Previous to the starting of the mail, and while the crowd were anxiously waiting, brief and appropriate addresses were delivered by Mssrs. Majors of the Express Company, Mayor M. Jeff. Thompson, and others, setting fourth the advantages to be derived by the country generally and our city in particular, from this magnificent undertaking, characteristic of the energy and enterprise of those representative men of the great West, Messrs. Majors, Russell, Waddell & Jones. This is but a precursor as Mr. Majors justly remarked, of another, a more important, and greater enterprise, which must soon reach its culmination, viz: the construction of the road upon which the tireless iron horse will start on his long overland journey, opening up as he goes the rich meadows of nature, the fertile valleys, and crowning the eminences of the rocky range with evidence of civilization and man's irresistible mania of progression; diversifying the prairies with lowing cattle herds, and making them lovelier by the dwellings of the pioneer, cheered in his western pilgrimage by the loved ones of his household, and aided by the fair hands and bright eyes of woman. Of a truth "the desert shall blossom as the rose".
The messenger from New York with the through dispatches, left that city on Saturday morning; but was detained twenty-four hours in Detroit, reaching this city at five o'clock last evening, via the Palmyra Branch and Hannibal and St. Joseph Railroad, making the distance from the Mississippi to the Missouri in the unprecedented time of four hours and fifty one minutes, including stoppages. The train consisted only of only the engine and one passenger car, running something over forty miles an hour, the distance being stated as two hundred and eight miles. This we may venture to assert, is better time than has ever before been made on a Western railroad, at all events.

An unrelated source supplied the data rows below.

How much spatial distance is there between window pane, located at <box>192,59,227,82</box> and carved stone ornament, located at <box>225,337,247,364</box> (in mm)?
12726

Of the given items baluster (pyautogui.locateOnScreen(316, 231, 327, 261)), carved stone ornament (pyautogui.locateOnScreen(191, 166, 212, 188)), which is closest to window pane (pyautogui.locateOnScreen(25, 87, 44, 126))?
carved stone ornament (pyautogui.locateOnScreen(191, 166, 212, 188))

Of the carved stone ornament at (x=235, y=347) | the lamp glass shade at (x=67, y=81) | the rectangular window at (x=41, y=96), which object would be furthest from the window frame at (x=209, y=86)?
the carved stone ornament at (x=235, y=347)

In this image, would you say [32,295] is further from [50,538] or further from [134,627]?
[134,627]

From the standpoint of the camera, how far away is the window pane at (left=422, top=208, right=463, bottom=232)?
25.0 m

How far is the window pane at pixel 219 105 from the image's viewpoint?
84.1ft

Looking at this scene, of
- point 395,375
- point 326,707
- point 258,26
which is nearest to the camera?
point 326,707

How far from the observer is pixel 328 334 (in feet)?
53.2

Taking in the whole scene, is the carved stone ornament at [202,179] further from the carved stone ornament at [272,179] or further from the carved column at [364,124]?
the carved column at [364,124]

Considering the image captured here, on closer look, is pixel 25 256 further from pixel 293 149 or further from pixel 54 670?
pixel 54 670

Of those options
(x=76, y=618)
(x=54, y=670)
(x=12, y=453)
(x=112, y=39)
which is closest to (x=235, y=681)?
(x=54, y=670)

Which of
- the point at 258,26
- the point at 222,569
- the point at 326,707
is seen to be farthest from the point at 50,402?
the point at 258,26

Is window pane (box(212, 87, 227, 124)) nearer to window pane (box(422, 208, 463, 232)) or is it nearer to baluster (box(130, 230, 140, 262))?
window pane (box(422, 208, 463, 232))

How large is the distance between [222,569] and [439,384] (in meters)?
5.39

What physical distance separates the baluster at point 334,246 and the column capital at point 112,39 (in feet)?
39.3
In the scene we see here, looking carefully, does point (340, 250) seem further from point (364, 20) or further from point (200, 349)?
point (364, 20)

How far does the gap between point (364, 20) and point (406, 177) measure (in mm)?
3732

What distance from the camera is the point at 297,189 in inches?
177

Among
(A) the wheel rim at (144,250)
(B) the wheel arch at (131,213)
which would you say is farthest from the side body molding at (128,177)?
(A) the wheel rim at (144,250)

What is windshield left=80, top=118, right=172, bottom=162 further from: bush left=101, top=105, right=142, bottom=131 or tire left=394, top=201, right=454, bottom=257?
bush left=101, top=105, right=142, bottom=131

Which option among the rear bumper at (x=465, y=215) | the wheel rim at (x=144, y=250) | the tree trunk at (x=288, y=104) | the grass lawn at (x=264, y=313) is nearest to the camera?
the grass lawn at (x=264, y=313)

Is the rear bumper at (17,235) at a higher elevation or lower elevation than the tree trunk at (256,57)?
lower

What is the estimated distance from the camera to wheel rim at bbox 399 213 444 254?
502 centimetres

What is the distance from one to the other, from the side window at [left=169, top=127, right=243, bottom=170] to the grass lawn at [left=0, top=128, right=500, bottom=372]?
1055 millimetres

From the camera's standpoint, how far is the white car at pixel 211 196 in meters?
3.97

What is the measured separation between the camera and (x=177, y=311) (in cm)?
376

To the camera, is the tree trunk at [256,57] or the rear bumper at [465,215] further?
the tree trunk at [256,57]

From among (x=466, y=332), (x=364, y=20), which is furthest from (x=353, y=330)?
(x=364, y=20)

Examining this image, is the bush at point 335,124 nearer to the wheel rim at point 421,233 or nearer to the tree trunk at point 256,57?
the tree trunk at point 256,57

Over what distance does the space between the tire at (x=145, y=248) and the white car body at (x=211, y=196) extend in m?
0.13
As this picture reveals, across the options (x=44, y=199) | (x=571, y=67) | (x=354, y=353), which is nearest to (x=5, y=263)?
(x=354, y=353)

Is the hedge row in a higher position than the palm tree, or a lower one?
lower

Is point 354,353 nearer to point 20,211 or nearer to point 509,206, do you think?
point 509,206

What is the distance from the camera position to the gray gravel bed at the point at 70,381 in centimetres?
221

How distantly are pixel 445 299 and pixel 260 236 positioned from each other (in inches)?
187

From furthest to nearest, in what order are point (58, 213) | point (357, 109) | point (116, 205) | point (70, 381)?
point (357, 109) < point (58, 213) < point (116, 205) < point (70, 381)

The extension of the St. Louis, St. Joseph, and Salt Lake telegraph line will further facilitate this undertaking, bringing us even nearer our brethren to the west of the Sierra Nevada, until, at no far distant day, we shall have a continuous electric chain from one Ocean to the other. And the transmission of intelligence will be almost instantaneous. A proud era it will be for journalism, when the papers of the southern and eastern cities are enabled to publish important events of the Golden State simultaneously with its own journals; and when we here on the banks of the Missouri, intermediate, will made aware of the fluctuations of the markets, lucky strikes in the mines, and of disastrous fires ere the ruins have ceased to smoke.
The Eastward express, we understand, will leave San Francisco today, and we will expect its arrival in twelve days at furthest. We shall regard the arrival of this express as by far the most important event which has occurred since the settlement of our city, and would suggest that a suitable and appropriate demonstration be gotten up to testify our appreciation of the enterprise which has conceived and this far successfully carried out the undertaking.